Snakes can also be kept at bay by your cat’s incredible hunting skills. Cats are powerful creatures with significant advantages when it comes to catching snakes.

They can detect chemical substances with no odor thanks to their incredible sense of smell and Jacobson’s organ. Because they can see better than most animals and humans during dawn and dusk, they can easily attack a snake during the darker hours. Snakes may be silent and slithering, but cats can detect both high and low frequencies, making them easy to detect. These abilities, combined with the agility I mentioned earlier, give them an advantage.

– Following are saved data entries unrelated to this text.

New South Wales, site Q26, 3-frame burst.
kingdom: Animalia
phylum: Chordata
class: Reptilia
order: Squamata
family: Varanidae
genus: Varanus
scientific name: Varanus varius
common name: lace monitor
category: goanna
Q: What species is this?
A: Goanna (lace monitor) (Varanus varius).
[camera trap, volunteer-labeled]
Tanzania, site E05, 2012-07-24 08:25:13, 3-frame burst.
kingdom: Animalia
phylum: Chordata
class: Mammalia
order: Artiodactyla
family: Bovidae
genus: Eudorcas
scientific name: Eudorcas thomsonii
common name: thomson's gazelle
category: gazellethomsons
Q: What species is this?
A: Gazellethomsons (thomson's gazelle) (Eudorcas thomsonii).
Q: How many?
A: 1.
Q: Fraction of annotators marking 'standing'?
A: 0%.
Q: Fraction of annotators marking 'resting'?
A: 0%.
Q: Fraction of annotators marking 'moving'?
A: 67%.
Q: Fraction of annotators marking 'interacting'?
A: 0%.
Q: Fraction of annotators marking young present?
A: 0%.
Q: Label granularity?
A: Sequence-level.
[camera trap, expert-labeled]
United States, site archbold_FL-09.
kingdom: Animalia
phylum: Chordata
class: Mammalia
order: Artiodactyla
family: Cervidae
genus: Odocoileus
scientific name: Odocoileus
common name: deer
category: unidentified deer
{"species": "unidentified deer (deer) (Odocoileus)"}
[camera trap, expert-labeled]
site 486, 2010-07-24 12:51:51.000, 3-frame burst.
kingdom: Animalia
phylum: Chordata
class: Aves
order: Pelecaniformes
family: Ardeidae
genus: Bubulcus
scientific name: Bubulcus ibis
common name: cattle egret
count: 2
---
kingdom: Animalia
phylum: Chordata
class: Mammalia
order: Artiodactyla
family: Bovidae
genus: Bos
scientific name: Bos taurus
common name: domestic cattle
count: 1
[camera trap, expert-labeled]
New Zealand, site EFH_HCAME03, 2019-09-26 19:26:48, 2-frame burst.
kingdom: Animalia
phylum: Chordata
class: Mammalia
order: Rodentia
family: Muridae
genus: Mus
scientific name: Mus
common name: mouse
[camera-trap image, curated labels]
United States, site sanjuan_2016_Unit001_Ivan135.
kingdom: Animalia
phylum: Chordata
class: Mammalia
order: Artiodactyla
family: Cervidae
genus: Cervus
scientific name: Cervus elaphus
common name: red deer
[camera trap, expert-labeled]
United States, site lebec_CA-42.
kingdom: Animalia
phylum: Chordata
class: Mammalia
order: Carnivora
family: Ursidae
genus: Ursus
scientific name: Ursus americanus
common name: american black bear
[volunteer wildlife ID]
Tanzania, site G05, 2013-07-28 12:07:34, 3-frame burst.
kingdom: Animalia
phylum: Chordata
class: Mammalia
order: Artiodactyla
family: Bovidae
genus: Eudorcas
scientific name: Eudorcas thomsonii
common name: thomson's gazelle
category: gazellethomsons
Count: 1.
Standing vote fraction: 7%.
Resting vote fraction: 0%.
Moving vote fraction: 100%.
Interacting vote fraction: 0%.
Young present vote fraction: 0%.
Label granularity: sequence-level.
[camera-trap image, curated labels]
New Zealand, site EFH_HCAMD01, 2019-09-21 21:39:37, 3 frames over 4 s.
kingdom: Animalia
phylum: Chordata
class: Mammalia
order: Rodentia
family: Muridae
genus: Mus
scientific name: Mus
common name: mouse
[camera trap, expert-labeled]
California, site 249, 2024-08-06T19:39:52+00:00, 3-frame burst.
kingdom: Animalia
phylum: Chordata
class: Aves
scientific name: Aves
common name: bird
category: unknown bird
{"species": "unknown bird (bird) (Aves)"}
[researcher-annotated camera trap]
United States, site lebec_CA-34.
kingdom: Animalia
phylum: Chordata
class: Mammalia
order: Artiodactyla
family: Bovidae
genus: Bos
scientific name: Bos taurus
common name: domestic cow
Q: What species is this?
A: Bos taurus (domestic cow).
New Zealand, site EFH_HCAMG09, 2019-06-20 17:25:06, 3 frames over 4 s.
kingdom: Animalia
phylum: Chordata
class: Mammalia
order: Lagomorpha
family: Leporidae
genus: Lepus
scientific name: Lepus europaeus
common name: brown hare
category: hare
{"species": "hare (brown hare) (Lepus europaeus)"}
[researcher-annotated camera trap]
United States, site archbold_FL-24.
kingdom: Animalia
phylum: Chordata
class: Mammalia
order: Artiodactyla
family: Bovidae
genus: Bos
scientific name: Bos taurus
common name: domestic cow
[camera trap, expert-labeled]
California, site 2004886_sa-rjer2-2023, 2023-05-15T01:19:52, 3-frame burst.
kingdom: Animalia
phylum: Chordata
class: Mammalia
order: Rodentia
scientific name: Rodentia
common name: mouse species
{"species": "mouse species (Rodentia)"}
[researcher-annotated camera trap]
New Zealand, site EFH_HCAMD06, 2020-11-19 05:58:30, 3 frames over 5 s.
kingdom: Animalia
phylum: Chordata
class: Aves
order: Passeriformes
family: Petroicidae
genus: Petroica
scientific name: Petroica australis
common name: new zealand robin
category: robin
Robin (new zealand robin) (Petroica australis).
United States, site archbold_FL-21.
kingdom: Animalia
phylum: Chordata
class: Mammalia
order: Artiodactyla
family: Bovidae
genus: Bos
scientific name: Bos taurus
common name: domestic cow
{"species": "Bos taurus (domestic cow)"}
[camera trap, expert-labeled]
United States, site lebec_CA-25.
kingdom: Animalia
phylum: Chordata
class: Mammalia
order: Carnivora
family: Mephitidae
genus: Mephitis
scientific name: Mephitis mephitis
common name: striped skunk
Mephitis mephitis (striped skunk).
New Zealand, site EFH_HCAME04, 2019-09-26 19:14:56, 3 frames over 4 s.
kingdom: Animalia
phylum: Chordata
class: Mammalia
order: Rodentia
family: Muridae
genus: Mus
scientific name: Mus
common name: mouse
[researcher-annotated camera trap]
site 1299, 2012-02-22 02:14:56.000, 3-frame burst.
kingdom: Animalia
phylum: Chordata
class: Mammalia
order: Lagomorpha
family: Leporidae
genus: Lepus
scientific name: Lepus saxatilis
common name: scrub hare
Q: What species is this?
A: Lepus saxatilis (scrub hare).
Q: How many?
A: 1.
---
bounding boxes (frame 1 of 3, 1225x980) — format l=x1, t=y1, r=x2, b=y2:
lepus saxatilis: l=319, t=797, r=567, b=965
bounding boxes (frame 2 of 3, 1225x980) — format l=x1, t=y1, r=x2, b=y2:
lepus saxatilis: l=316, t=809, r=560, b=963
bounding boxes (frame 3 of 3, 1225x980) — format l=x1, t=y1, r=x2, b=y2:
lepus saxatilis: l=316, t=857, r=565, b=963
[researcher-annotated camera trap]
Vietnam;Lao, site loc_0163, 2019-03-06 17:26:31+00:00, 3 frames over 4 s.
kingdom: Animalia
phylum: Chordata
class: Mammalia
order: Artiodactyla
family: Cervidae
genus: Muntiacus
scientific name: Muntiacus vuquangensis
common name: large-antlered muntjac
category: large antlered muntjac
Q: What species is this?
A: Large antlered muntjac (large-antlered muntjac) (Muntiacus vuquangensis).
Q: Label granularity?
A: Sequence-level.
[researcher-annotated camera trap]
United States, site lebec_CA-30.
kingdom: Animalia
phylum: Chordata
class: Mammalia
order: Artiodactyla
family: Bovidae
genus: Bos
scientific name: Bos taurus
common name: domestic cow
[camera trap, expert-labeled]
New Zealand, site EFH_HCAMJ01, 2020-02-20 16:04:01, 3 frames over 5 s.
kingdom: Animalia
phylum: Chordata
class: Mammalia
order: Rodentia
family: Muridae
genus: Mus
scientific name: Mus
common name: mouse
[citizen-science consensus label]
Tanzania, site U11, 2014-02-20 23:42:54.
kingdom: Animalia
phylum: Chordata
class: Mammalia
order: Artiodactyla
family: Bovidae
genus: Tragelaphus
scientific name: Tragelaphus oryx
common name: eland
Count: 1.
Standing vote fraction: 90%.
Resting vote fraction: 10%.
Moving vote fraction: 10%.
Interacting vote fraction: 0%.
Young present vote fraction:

Of course, not all cats will kill or eat a snake, but snakes’ move makes them ideal playthings. If your cat enjoys chasing snakes, the constant threat may deter the slithering creatures.

Can Snakes Eat Cats?

Larger snakes, such as boa constrictors and pythons, consume cats and hunt for their prey! Most snakes in North America, on the other hand, are much too tiny to consume snakes.

Why Do Cats Attack Snakes?

Are snakes afraid of cats? Snakes are frightened of cats, and cats are wary of snakes. This is particularly true if the cat has never before seen or interacted with a snake. However, after a cat has mastered its curiosity, it may attack. Because of the following reasons:

Snakes move in a way that entices cats.

They take a long time to move after sitting stationary for a long period. If you’ve ever played with a cat, you know how cats like chasing after moving objects.

Cats like to hunt for fun. 

Even if they aren’t hungry, they will go hunting to bat the prey between their paws.

Cats see snakes as threats. 

If a cat is afraid of snakes, it may become aggressive. Even if the snake is not attacking but is defending itself, it will hiss, scratch, and bite to protect itself.

This isn’t necessarily true since most cats never come into contact with snakes. If they spot a snake, most cats will flee. However, if the cat lives in an area with many snakes, it may get used to them and attack them regularly.

Can Cats and Snakes Live Together?

Even if you keep cats and snakes together for a long time, they will not get along or become friends. They are two completely distinct species that cannot communicate with one another. Snakes are solitary creatures. You should maintain your snake in a room that is free of cats. Keep the door closed at all times to prevent the cat from entering. If you have to remove your snake from its cage, keep your cat in another room.


Are snakes afraid of cats? While cats are capable of killing snakes and, to an extent, keeping them away from your yard, both of these animals will try to avoid each other most of the time. Let’s not forget that it is also our responsibility to keep our feline overlords safe from snakes and deal with a snake situation in our yard on our own. We all know what curiosity did to that one cat, and we don’t want any of that! So, how about you? Have you seen your cat kill a snake, and what are your thoughts on having cats for snake control?